Nearly all of the flavored hot drinks sold at major coffee chains — Starbucks, Dunkin’ Donuts, and McDonald’s — contain so much sugar that they should be considered health hazards.
That’s the latest word from a British health advocacy group, Action on Sugar, that analyzed 131 flavored hot drinks such as latte coffees, chai teas, and mulled fruit drinks. The researchers found that 98 percent of the beverages contained excessive amounts of sugar.
The single worst offender: Starbucks’ hot mulled fruit grape with chai, orange, and cinnamon. This yummy concoction contains a whopping 25 teaspoons of sugar — nearly three times as many as a single can of Coke.
The American Heart Association recommends a maximum daily sugar intake of nine teaspoons for most American men and six teaspoons for most American women.
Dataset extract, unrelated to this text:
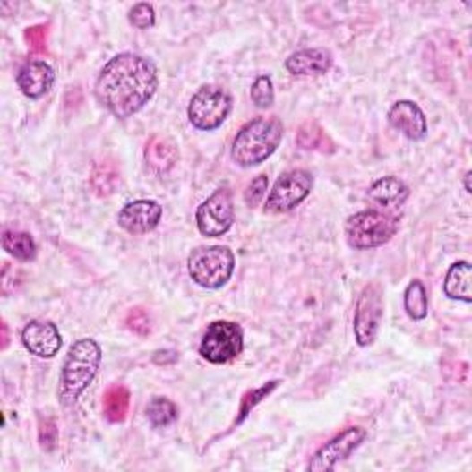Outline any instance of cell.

In other words: For most adults, a single serving of Starbucks’ sweet pick-me-up contains about three times the amount of sugar that can be safely consumed in an entire day.
In response to the report, Starbucks has vowed to reduce the sugar content of such “indulgent drinks” by 25 percent by the year 2020. But, in the meantime, consumers need to be aware of that many drinks on the market are jacked with the sweet stuff — too much of which is linked to a wide variety of mental and physical maladies.
“The body needs glucose, but very very little,” explains Dr. Richard Jacoby, a peripheral nerve surgeon based in Scottsdale, Ariz., and author of the book “Sugar Crush: How to Reduce Inflammation, Reverse Nerve Damage, and Reclaim Good Health.”
“The thesis of my book is that sugar is a poison, we’re eating too much of it, and it’s changing the biochemistry of our nerves.”
According to Jacoby, excessive sugar consumption is the root cause of all neurodegenerative diseases, including Alzheimer’s disease, Bell’s palsy, carpal tunnel syndrome, diabetic neuropathy, and multiple sclerosis.
Research also shows that sugar plays a key role in the development cardiovascular disease and may inflame the lining of the coronary arteries.
“Fat doesn’t cause heart disease and neither does cholesterol,” Jacoby says. “Sugar causes heart disease because it irritates the lining so that cholesterol sticks to it like Velcro.”
In addition, excessive sugar consumption promotes the formation and spread of cancer, he says, because cancer cells need high amounts of glucose.
In recent years, health campaigns against sugar have become increasingly vocal.
Action on Sugar — a consortium of doctors, nutritionists, public health specialists, and other experts — organizes a yearly “Sugar Awareness Week” to educate the public about the hidden sugar in everyday food and how to reduce their dietary intake of sugar.
The group’s latest report shows that an astounding 35 percent of hot flavored drinks contain at least as much sugar as a can of Coca-Cola, which equates to an unhealthy nine teaspoons per serving.
Although Action on Sugar’s new report focuses on the drinks sold by nine major coffee-shop and food chains in the United Kingdom, its results are generally applicable to other countries where millions of workers rely on such drinks to kick-start their days.
In the United States, information published on company Websites reveal that many popular hot flavored drinks contain dangerously high amounts of sugar. Here are some examples:
- Starbucks. The chain’s vanilla latte and caramel macchiato specialty drinks contain more than eight teaspoons of sugar each.
- Dunkin’ Donuts. The donut and coffee shop’s vanilla chai beverage is loaded with more than 11 teaspoons of sugar; its hot macchiato has seven teaspoons.
- McDonald’s. A large mocha from the Golden Arches will get you 11 teaspoons of sugar.
In the short term, quick ingestion of large amounts of sugar from a hot flavored drink causes an immediate spike in blood sugar, which is why these drinks make us feel so good. Unfortunately, the high doesn’t last because the pancreas produces extra insulin to normalize blood sugar.
About an hour after chugging such a beverage, most of us experience a sugar crash, which causes unpleasant symptoms such as sweatiness, disorientation, and even a rapid heartbeat. To counteract the crash, people often reach for calorie-rich snacks such as donuts.
In the long-term, daily consumption of sugary drinks can make you gain up to 22 pounds in just 10 years, a recent study found. Some of this fat may settle just below your skin. But much of it may accumulate around your liver and other internal organs, where it produces inflammatory chemicals and hormones.
Weight gain alone can drastically increase the risk of developing diabetes. If you combine that with decades of sugar-induced stress on the pancreas, it can add up to a life-threatening case.
To reduce the risk of sugar-related illnesses, Action on Sugar advises consumers to think of hot flavored drinks as an “occasional treat” instead of an “everyday drink” — akin to a large dessert treat.
If you need a daily pick-me-up, it’s healthier to switch to unsweetened coffee or tea.